Penelitian ini menggunakan jenis penelitian deskriptif karena bertujuan untuk

menggambarkan kondisi objek penelitian, yaitu calon petahana (incumbent)

terkait kekalahan petahana dalam pemilihan kepala daerah tahun 2015 lalu.

Menggunakan pendekatan untuk memahami objek penelitian dengan

berupaya mengetahui tanggapan masyarakat.

Berdasarkan penjelasan di atas, maka hal tersebut sesuai dengan tujuan

penelitian ini dimaksudkan untuk menganalisa kekalahan Petahana dalam

Pilkada Way Kanan tahun 2015, fenomena tersebut di identifikasi melalui

faktor ketidakpercayaan politik, faktor citra kandidat dan kinerja lembaga

yang berkaitan dengan calon petahana seperti kinerja dari tim sukses dalam

menyebabkan tingginya minat politik masyarakat.

Metode kualitatif digunakan dalam pengolahan dan penyajian data dalam

penelitian ini. Menurut Arikunto (2002: 10), penelitian kualitatif adalah

penelitian yang tidak dituntut menggunakan angka, mulai dari pengumpulan

data, penafsiran data, serta penampilan hasilnya.
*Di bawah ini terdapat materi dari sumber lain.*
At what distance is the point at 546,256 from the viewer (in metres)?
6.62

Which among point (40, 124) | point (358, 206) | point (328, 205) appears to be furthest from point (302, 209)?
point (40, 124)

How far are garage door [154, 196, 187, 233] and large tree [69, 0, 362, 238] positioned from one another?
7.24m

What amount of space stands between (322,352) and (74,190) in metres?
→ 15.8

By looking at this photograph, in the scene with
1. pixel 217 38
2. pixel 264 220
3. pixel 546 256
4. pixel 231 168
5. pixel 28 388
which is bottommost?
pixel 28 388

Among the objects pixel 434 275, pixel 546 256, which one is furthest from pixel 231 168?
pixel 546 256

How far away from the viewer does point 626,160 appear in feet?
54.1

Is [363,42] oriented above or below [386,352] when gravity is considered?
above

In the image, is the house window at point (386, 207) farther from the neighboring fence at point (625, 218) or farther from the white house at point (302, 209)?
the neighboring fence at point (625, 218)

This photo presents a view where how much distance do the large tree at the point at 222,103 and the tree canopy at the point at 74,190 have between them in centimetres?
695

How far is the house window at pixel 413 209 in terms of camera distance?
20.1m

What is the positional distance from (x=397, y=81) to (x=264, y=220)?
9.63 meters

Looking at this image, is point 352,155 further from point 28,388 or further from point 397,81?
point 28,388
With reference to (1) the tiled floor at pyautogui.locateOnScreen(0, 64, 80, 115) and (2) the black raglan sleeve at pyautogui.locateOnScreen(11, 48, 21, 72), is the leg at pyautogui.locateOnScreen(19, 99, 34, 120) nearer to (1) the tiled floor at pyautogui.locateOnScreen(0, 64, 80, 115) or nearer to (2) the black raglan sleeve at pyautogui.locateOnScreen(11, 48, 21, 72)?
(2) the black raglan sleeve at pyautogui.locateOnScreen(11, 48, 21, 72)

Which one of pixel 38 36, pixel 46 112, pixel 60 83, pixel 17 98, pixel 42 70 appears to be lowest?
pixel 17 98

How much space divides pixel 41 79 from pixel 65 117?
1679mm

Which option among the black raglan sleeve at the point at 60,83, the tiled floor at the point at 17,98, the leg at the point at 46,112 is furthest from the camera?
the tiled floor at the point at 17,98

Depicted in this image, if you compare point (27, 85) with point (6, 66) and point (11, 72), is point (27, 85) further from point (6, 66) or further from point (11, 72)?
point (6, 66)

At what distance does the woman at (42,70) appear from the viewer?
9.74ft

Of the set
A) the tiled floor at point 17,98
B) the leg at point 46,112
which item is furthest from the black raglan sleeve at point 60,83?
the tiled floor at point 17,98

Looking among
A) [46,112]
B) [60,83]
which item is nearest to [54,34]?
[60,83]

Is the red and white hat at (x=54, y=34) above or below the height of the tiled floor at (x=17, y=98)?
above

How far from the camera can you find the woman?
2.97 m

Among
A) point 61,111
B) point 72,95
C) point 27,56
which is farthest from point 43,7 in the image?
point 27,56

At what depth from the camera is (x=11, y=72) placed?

Maka dari itu, pemahaman

akan kesimpulan dari penelitian ini menggunakan olah data wawancara

mendalam sebagai instrumen utama dalam pengumpulan data untuk

menjelaskan kekalahan petahana dalam Pilkada Way Kanan 2015, sehingga

penilitian ini menggunakan metode penelitian eksplanatori kualitatif.

44

B. Definisi Konseptual

Definisi konseptual merupakan definisi akademik atau yang mengandung

pengertian universal untuk suatu kata atau kelompok kata. Pemaknaan dari

konsep yang digunakan, sehingga mempermudah peneliti untuk

mengoperasioanalkan konsep tersebut di lapangan. Adapun definisi

konseptual dari penelitian ini adalah :

1) Mengetahui penyebab kekalahan petahana, maksudnya dimana penelitian

ini melihat dari sisi penilaian atau tanggapan/persepsi masyarakat

terhadap calon petahana dan dinilai dari sikap calon petahana

berdasarkan pengetahuan masyarakat.

2) Menurut Prihatmoko Pilkada langsung, dinilai sebagai perwujudan

pengembalian “hak-hak dasar” masyarakat di daerah dengan memberikan

kewenangan yang utuh, dalam rangka rekrutmen pimpinan daerah

sehingga mendimanisir kehidupan demokrasi tingkat lokal. Keberhasilan

pilkada langsung, untuk melahirkan kepemimpinan daerah yang

demokratis sesuai kehendak dan tuntutan rakyat, sangat tergantung pada

kritisisme dan rasionalitas rakyat sendiri.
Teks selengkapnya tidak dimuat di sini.